Wyjaśnił, że medyczny termin "stan bardzo ciężki-stabilny" oznacza, że "w każdej chwili może nastąpić jakiś przełom w jedną lub drugą stronę i niestety tutaj nie jesteśmy w stanie przewidzieć, co będzie".

- Robimy szereg badań, jutro rano będzie kolejna operacja. Wtedy będziemy wiedzieć więcej, będzie można też określić, czy w tej operacji udało się wszystko zrobić, czy też będzie potrzebna kolejna - dodał Chmura.

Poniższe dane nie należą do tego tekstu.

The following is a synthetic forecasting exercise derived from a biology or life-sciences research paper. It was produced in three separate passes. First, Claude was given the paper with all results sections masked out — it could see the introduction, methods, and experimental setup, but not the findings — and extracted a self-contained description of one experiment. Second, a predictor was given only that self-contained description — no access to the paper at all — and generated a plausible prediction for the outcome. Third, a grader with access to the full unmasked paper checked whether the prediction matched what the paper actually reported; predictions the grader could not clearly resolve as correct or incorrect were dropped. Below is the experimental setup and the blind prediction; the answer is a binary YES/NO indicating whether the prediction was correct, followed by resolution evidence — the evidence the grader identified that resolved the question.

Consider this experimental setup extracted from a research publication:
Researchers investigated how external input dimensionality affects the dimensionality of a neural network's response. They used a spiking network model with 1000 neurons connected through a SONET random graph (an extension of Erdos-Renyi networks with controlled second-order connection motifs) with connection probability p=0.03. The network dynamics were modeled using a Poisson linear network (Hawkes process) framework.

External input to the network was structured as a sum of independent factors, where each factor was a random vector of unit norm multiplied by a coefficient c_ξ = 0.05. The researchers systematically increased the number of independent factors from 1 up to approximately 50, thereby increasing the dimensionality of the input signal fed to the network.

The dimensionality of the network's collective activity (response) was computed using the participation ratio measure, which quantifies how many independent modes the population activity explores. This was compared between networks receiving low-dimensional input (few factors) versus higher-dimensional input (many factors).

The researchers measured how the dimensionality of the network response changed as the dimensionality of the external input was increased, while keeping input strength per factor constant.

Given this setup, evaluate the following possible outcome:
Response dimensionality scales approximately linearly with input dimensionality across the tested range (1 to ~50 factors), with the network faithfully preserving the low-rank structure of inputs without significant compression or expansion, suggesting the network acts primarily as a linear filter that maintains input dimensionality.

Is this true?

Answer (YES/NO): NO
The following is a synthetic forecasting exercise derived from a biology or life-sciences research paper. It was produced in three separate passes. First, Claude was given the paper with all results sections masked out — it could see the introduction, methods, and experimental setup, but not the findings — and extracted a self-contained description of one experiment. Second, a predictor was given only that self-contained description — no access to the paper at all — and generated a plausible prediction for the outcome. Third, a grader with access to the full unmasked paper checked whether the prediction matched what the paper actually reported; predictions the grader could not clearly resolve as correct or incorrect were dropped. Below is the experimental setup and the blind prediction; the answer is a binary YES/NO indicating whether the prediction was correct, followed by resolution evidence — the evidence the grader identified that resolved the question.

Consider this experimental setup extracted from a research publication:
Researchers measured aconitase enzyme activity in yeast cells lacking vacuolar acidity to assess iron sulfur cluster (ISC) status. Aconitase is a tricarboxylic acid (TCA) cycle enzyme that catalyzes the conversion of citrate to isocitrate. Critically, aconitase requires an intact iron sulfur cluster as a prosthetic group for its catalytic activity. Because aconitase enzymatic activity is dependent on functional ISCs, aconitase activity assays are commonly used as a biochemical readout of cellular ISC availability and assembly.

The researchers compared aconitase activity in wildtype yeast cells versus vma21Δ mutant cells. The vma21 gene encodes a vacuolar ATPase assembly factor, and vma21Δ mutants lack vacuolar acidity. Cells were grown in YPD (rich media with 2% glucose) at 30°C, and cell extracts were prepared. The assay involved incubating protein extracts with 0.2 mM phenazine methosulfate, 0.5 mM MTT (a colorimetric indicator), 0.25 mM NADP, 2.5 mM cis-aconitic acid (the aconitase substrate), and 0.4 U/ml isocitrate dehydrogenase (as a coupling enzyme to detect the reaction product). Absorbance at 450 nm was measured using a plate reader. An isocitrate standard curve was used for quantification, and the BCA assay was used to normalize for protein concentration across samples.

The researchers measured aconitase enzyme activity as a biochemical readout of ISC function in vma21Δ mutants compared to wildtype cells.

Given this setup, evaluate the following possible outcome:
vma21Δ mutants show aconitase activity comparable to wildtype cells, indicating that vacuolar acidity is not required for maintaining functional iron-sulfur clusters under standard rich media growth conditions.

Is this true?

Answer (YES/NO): NO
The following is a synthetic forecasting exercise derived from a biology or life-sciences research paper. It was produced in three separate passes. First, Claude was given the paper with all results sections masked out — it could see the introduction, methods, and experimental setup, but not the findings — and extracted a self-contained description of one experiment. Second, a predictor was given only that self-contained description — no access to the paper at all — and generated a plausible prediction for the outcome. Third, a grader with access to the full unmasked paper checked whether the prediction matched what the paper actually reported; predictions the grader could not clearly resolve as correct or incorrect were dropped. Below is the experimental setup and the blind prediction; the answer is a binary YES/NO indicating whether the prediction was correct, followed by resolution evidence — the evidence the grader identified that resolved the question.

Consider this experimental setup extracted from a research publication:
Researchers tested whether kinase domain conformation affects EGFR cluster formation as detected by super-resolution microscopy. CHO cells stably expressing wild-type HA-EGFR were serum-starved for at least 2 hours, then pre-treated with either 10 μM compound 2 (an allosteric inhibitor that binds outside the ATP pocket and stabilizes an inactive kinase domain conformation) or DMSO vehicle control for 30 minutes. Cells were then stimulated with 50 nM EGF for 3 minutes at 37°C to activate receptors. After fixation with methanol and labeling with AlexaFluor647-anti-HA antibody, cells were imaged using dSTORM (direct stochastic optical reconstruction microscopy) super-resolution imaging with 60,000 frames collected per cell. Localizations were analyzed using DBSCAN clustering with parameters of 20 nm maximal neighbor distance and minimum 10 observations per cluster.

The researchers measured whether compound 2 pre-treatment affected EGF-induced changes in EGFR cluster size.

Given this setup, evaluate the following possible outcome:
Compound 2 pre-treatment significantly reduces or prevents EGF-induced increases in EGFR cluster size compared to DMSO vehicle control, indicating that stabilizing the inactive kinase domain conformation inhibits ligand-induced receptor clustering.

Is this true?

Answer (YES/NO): NO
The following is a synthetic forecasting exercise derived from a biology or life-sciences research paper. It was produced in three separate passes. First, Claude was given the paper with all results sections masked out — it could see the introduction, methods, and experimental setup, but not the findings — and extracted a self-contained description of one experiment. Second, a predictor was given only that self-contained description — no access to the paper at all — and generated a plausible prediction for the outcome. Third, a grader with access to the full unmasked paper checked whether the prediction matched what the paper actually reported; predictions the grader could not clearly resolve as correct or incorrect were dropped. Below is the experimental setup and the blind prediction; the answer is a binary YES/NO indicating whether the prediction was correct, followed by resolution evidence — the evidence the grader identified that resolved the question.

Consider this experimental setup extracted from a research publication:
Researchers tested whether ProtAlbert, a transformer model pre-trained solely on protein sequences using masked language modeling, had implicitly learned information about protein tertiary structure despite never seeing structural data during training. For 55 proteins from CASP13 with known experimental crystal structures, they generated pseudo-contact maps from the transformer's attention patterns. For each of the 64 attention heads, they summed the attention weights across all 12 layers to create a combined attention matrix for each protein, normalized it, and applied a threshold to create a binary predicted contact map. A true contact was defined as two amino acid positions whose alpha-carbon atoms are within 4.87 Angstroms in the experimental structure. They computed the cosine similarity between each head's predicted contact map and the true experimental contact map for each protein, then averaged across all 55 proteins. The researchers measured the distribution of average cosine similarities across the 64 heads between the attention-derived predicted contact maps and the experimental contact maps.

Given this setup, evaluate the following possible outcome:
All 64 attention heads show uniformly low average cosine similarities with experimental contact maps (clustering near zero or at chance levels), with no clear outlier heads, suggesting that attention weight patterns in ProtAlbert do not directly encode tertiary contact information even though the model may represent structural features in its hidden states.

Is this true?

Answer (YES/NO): NO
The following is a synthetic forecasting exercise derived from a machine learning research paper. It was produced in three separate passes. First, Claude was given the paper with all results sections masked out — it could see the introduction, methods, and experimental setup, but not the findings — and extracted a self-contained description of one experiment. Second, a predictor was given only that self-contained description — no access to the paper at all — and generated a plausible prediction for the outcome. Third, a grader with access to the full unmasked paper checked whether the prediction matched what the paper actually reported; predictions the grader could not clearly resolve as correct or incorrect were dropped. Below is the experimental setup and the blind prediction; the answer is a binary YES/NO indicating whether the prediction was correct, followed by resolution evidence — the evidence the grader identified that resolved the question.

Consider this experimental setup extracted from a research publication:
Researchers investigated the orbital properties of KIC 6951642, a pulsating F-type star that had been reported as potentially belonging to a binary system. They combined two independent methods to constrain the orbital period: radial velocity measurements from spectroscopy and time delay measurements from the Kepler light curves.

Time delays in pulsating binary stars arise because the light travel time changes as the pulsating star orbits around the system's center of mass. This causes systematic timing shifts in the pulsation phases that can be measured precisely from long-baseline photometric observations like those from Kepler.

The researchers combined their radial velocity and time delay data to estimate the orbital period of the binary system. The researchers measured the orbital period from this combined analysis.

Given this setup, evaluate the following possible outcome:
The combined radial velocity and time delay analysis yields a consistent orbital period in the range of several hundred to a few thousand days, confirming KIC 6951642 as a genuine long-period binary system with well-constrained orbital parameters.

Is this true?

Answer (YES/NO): NO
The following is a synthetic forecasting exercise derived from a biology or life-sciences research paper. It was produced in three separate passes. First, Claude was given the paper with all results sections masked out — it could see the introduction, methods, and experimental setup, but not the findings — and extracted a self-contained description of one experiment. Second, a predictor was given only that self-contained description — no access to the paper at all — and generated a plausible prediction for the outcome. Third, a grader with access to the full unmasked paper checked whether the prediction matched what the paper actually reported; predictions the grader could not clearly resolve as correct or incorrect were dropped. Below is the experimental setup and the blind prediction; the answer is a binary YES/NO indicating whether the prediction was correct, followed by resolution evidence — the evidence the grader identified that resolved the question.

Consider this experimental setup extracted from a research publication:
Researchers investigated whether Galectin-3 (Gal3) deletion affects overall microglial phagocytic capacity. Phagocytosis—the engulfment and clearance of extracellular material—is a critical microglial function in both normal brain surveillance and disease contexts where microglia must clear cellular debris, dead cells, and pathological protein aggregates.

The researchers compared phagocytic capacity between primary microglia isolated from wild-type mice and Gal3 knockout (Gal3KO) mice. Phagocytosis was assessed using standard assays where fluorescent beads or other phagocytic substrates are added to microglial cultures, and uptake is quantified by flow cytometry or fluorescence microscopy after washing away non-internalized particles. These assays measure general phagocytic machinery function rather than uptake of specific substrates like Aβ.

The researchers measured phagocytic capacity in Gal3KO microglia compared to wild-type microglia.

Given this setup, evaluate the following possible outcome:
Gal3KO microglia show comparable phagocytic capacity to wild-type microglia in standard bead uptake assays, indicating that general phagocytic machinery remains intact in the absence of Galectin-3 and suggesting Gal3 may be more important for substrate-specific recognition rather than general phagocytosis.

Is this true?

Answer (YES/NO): NO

Policja ustala okoliczności tragicznego wypadku. Wstępnie uznaje, że przyczyną mogła być nadmierna prędkość, o czym świadczyłyby zabezpieczone na miejscu ślady i stan rozbitego auta. Ferrari wypadło z drogi i uderzyło w filar wiaduktu prowadzącego na warszawski Ursynów. Samochód stanął w płomieniach. Zientarski zdołał wydostać się z auta; jego kolega spłonął.

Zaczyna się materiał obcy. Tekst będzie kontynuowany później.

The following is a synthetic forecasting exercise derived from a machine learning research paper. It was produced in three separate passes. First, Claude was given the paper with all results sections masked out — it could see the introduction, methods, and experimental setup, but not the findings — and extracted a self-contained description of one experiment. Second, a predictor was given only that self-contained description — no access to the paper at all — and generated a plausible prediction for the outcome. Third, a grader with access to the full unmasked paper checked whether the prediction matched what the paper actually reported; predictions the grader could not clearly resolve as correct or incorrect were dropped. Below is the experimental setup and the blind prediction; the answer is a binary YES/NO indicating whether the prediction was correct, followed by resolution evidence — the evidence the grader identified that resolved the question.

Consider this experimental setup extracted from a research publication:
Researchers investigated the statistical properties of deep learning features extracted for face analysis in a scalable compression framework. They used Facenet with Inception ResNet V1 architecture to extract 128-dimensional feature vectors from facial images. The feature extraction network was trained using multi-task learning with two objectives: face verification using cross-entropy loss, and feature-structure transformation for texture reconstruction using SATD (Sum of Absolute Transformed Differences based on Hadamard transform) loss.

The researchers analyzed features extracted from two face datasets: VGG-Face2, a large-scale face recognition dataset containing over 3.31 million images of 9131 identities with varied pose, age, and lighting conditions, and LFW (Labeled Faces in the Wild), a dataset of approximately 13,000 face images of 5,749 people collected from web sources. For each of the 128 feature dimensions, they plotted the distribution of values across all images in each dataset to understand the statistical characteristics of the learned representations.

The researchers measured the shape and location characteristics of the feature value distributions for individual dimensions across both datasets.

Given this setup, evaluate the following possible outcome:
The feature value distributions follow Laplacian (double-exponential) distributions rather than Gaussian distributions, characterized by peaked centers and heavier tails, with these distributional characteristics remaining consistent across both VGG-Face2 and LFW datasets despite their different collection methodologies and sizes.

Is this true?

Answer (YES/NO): NO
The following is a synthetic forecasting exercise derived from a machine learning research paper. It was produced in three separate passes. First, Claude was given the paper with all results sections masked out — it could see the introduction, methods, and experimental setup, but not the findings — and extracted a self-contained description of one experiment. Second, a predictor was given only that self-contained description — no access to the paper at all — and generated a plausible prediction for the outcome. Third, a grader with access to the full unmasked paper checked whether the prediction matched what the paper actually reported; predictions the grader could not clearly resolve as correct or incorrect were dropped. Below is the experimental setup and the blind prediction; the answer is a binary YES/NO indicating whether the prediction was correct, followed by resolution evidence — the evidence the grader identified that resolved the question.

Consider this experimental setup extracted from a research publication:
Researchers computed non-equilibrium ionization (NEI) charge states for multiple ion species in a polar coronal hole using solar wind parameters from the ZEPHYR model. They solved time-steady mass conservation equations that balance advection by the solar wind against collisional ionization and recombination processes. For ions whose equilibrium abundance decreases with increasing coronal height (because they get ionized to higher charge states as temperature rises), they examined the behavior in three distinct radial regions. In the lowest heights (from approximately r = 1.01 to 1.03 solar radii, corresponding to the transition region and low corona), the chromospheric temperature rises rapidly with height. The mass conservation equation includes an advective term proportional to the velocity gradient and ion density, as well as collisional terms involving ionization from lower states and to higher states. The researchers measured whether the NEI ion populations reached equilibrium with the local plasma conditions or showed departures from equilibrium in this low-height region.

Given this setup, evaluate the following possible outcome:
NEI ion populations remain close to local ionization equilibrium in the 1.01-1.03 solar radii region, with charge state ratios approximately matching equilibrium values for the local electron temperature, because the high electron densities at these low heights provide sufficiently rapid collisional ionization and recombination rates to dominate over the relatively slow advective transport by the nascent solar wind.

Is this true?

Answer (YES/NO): NO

Zientarski, syn znanego dziennikarza i eksperta motoryzacyjnego Włodzimierza Zientarskiego, prowadzi m.in. V Max w cyfrowym Polsacie, jest też współtwórcą programu "Pasjonaci". Pracuje też w "Antyradiu", które apeluje na swej antenie o oddawanie krwi A Rh+.

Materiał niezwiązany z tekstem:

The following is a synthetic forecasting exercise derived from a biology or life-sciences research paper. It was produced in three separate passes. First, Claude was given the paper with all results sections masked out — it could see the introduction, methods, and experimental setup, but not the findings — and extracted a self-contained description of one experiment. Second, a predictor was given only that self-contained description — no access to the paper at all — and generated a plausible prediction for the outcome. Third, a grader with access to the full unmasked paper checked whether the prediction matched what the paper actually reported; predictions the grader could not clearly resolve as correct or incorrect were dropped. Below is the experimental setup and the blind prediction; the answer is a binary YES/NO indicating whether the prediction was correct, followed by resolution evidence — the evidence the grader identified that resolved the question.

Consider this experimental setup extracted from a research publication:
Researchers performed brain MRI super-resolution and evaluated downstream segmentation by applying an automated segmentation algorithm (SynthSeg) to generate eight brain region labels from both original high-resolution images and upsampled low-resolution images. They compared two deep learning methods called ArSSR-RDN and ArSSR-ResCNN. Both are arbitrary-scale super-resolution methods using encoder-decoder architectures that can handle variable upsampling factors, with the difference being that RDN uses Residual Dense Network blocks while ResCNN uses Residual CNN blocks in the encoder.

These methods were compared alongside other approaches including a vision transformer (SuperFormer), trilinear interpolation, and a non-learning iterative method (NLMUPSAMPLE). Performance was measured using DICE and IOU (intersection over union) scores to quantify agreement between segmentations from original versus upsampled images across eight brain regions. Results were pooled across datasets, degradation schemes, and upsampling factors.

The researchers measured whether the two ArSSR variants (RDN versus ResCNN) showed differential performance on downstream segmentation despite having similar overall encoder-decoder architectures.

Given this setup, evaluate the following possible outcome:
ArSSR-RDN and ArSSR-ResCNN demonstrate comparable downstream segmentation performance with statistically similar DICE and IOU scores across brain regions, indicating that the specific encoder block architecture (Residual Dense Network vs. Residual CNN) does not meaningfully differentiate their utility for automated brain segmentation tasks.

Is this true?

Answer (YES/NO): YES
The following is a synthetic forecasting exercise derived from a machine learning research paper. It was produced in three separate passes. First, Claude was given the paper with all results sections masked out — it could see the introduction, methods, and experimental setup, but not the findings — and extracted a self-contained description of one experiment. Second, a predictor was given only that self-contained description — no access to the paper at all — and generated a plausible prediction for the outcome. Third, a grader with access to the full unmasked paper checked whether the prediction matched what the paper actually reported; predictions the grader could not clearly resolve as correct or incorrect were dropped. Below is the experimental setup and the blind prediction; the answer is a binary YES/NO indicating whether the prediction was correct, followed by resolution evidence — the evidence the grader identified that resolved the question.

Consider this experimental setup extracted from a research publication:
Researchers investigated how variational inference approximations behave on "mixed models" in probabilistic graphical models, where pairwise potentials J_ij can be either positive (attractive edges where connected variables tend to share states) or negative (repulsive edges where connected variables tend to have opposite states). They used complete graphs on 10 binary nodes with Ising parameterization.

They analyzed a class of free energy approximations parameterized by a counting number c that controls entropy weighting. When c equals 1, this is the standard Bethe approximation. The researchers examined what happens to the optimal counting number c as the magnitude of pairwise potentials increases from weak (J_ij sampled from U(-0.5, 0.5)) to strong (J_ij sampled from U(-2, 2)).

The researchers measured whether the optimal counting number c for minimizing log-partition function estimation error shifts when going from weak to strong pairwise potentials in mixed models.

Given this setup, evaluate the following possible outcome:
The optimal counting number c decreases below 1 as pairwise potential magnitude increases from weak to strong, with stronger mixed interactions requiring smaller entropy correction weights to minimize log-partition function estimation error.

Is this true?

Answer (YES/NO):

W Warszawie krew oddajemy:

REGIONALNE CENTRUM KRWIODASTWA

Ul. Saska 63/75, Warszawa,

od godziny 7.00 do 17.00

Szpital Kliniczny Dzieciątka Jezus na Lindleya (od Nowogrodzkiej).

Szpital wydłużył godzinny oddawania krwi do 17.00 dzisiaj i jutro.

W Krakowie:

REGIONALNE CENTRUM KRWIODAWSTA I KRWIOLECZNICTWA

ul. Rzeźnicza 11

31-540 Kraków

W godzinach od 7 do 16.30.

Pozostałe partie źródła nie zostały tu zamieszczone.